Personal details, including names, locations, emails, phone numbers and addresses of around 170,000 Vianet customers have been breached and leaked onto the internet.
The breach was first announced by anonymous hackers via Twitter on Tuesday, alleging that the user details of around 170,000 customers of Vianet, one of Nepal’s leading Internet Service Providers, had been compromised.
Officials at Vianet confirmed the breach.
“There has been a breach in user data,” Binay Bohra, managing director of Vianet, told the Post. “We don’t know the exact number of customers whose data has been breached, but it could be between 100,000 and 170,000.”
Issuing an official statement on Wednesday evening, the Internet Service Provider admitted that an unauthorised party had accessed personal data of users’, particularly name, location, email address and phone number.
"We have identified and fixed the source of the breach," reads the statement. "Our technical team has taken appropriate and immediate actions to reinforce existing security measures and are monitoring our system for any further possible vulnerabilities."
The incident is being thoroughly investigated by the internal team, Cybersecurity experts and the Cyber Crime Bureau of Nepal Police, reads the statement signed by Bohra.
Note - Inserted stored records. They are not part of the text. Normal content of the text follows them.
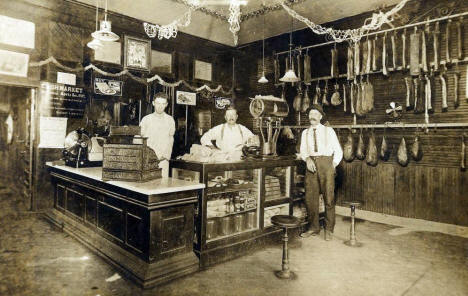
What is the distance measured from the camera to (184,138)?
24.6 feet

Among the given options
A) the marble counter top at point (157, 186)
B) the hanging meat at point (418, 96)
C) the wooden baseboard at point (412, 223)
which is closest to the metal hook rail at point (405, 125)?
the hanging meat at point (418, 96)

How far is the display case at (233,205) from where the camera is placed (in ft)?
11.4

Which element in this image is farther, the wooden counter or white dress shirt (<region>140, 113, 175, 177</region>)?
white dress shirt (<region>140, 113, 175, 177</region>)

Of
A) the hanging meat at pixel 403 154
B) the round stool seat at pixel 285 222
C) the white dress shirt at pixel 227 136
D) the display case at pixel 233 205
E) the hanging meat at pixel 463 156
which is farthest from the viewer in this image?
the hanging meat at pixel 403 154

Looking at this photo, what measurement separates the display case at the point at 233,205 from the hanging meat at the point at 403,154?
210 centimetres

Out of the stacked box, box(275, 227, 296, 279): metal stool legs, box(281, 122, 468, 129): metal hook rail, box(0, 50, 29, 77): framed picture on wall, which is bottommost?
box(275, 227, 296, 279): metal stool legs

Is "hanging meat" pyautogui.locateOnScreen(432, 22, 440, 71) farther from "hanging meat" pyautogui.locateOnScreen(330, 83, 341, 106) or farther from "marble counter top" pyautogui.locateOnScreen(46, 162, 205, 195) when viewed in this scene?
"marble counter top" pyautogui.locateOnScreen(46, 162, 205, 195)

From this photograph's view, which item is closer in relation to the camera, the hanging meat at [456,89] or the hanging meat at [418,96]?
the hanging meat at [456,89]

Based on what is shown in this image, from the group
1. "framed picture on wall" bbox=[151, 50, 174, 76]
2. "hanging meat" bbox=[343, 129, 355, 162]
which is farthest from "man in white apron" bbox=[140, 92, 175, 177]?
"hanging meat" bbox=[343, 129, 355, 162]

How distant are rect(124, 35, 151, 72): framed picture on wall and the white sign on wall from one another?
1627mm

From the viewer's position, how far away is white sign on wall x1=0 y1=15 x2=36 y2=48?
5125 mm

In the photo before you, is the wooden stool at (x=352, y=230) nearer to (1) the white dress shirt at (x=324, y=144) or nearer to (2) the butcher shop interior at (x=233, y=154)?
(2) the butcher shop interior at (x=233, y=154)

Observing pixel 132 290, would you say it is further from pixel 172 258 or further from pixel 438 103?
pixel 438 103

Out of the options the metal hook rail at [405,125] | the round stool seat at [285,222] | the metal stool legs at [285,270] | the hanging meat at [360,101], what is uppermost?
the hanging meat at [360,101]
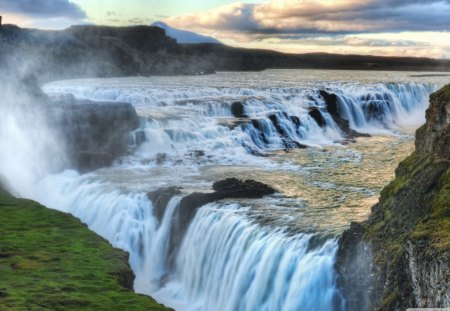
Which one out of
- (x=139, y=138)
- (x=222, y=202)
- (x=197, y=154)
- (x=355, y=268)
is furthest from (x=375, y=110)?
(x=355, y=268)

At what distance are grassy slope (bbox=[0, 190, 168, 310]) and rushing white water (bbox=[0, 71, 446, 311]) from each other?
8.96 feet

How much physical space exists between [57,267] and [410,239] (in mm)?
9585

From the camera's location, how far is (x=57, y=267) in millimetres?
18234

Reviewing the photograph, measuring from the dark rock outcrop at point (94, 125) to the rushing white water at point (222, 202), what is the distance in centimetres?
100

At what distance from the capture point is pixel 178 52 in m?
149

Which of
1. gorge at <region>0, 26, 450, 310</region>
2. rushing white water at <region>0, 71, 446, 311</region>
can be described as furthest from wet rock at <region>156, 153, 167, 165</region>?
gorge at <region>0, 26, 450, 310</region>

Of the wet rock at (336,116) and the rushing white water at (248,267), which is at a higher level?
the wet rock at (336,116)

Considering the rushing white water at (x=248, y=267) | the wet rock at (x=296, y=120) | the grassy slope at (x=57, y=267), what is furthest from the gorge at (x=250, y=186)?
the grassy slope at (x=57, y=267)

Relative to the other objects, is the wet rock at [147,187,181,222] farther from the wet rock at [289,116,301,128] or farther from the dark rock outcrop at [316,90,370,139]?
the dark rock outcrop at [316,90,370,139]

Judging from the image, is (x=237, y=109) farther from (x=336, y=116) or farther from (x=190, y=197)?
(x=190, y=197)

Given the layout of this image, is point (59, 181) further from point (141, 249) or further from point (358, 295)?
point (358, 295)

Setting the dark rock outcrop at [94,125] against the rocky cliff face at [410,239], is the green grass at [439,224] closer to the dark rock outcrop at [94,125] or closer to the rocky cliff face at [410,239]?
the rocky cliff face at [410,239]

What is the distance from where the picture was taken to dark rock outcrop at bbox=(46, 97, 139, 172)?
126 feet

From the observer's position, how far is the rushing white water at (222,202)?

The internet service provider apologised to its customers and requested them to follow some safety measures while communicating with Vianet.
The Vianet data breach comes just a month after similar personal details belonging to users of the food delivery platform Foodmandu were leaked. In March, an individual going by the username Mr Mugger had accessed and dumped the details of over 50,000 users.
Nepalis are currently in a heightened state of concern about digital data privacy, in the wake of a scandal involving Asgar Ali, the prime minister’s IT consultant. Ali, one of the founders of the digital wallet eSewa, was allegedly involved in surreptitiously taking down a news report that was critical of him. Nepalis on social media have raised concerns about the safety of their eSewa data in light of the allegations.